This was the headline on a another blog site I frequent. It was in reference to Stephen Hawking’s latest book, in which he proclaims that because there is such a force as gravity, therefore the universe sprang into being through spontaneous combustion—er, I mean “creation.”
Okay, that was my sarcasm sneeze for the day. Glad I got that out of my system.
I questioned the meaning and context of the declaration that “science wins,” asking what was the field of contest and who the opponent. What, I asked, did science win?
Another poster informed me that science won the “prerogative of interpretation.” I requested further definition. In what context did science “win” the right to interpret reality for me or other human beings? I cited such critical human relationships as those with family and friends. Did science tell you who to love and how much?
My friend responded this way: “Most people I know do that in a rational way, more or less in unison with societal standards. Just imagine a good friend snaps and hurts someone—how far will you go in helping him? Same accounts for most decisions one makes in life. You think about them, and you try to model the results of the alternatives you have, and then you decide on a basis that you think is socially acceptable. Of course there are irrational factors, feelings, early imprintings of the psyche. Everybody has to cope with them, balance them with rational or categorical thought.”

MATERIAL TO PROCESS:

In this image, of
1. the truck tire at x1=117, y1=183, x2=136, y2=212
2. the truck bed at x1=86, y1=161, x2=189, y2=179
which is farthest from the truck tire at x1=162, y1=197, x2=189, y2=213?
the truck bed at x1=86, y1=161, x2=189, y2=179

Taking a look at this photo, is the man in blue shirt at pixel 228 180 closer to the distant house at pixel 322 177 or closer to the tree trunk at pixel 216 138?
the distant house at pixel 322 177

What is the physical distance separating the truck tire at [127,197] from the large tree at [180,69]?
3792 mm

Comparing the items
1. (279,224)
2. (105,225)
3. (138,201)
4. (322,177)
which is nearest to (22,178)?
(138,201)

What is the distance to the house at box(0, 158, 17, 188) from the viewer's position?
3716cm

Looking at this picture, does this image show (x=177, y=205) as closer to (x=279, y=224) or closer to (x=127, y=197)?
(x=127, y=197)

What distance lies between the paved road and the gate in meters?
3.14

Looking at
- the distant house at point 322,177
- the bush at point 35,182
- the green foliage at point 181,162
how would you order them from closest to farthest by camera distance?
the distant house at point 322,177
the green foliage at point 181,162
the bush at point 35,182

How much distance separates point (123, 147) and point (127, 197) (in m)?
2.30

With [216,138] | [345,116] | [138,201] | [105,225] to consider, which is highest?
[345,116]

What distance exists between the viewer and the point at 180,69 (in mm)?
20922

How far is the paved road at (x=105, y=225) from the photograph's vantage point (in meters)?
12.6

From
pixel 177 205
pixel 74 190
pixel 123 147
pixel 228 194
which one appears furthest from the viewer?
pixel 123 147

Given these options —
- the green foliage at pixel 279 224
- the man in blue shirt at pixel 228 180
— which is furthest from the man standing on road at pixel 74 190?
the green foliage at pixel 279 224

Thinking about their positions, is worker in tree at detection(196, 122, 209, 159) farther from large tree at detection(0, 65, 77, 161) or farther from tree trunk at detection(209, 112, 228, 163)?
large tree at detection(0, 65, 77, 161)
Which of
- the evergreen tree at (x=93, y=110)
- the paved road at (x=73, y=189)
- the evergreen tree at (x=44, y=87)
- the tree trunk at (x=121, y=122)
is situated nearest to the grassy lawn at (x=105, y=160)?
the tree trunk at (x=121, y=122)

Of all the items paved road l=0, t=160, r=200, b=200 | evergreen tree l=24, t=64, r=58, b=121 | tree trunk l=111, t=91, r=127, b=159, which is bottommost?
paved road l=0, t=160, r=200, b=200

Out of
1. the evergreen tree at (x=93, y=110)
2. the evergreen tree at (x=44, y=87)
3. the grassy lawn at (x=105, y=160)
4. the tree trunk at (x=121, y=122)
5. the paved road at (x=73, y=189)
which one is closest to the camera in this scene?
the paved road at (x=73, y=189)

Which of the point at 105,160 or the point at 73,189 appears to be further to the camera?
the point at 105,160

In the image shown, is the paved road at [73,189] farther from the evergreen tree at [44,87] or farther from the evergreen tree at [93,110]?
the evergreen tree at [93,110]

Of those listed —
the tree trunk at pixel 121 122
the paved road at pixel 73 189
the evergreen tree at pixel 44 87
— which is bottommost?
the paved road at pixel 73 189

YOUR TASKS:
A. Rewrite the records starting at the line that contains "In the image" and stopping at the end of the records. Swap "bottommost" for "lowest" and leave everything else unchanged.
B. Write what comes next in the blog post about the claim that "science wins" after Stephen Hawking's latest book, starting after the friend's reply.

ANSWERS TO THE EXERCISE:
A.
In the image shown, is the paved road at [73,189] farther from the evergreen tree at [44,87] or farther from the evergreen tree at [93,110]?
the evergreen tree at [93,110]

Of those listed —
the tree trunk at pixel 121 122
the paved road at pixel 73 189
the evergreen tree at pixel 44 87
— which is lowest?
the paved road at pixel 73 189

B.
He made me smile. The idea of people being “rational” about their emotions—choosing who to love, for example, or how much—is amusing. I’m not sure where our “snapping” friend came from, but I suspect that if a friend snapped and threatened someone’s life, their family, friends or property, they’d react reflexively and instinctively and logic, rationale, and science would have little to do with it.
But about science “winning.” If the context is cosmogony (Stephen Hawking’s field), then, again there’s nothing to be won. The only means we have for discovery in that realm is a combination of observation through the senses (either of natural phenomena or experiments that we devise), and interpretation of what we’ve seen—using whatever reasoning faculties we possess.
My friend suggested that there was no other means of discovery save through scientific processes of observation and repeatable experimentation. This assumes that the physical, sensible universe is the only place where discoveries are made. This is obviously not the case. So, of course, there are other modes of discovery. We’d be a pretty pathetic bunch of earth-bound mammals if there weren’t. Much of what we, as individuals, know has nothing to do with scientific process or repeatability. We operate from instinct and inspiration, we have blinding epiphanies, we dream. I’ve discovered and explored a number of fictional worlds and peopled them using these tools, which are the tools of inner or spiritual discovery. (I’d argue that ultimately this discovery is at least as important as the scientific kind, but that’s probably a different blog.) Here’s the thing: even scientists work from inspiration, then go about systematic observation and experimentation to gather evidence for a hypothesis.
Science today, in fact, is entering theoretical areas where no experiments are possible. Some of the theorizing I’ve read on dark matter, for example, rests almost entirely on premises that rely heavily on the imagination of the scientist and contain enough dependencies to make Friar William Occam blanch. (That wasn’t sarcasm—it was irony.)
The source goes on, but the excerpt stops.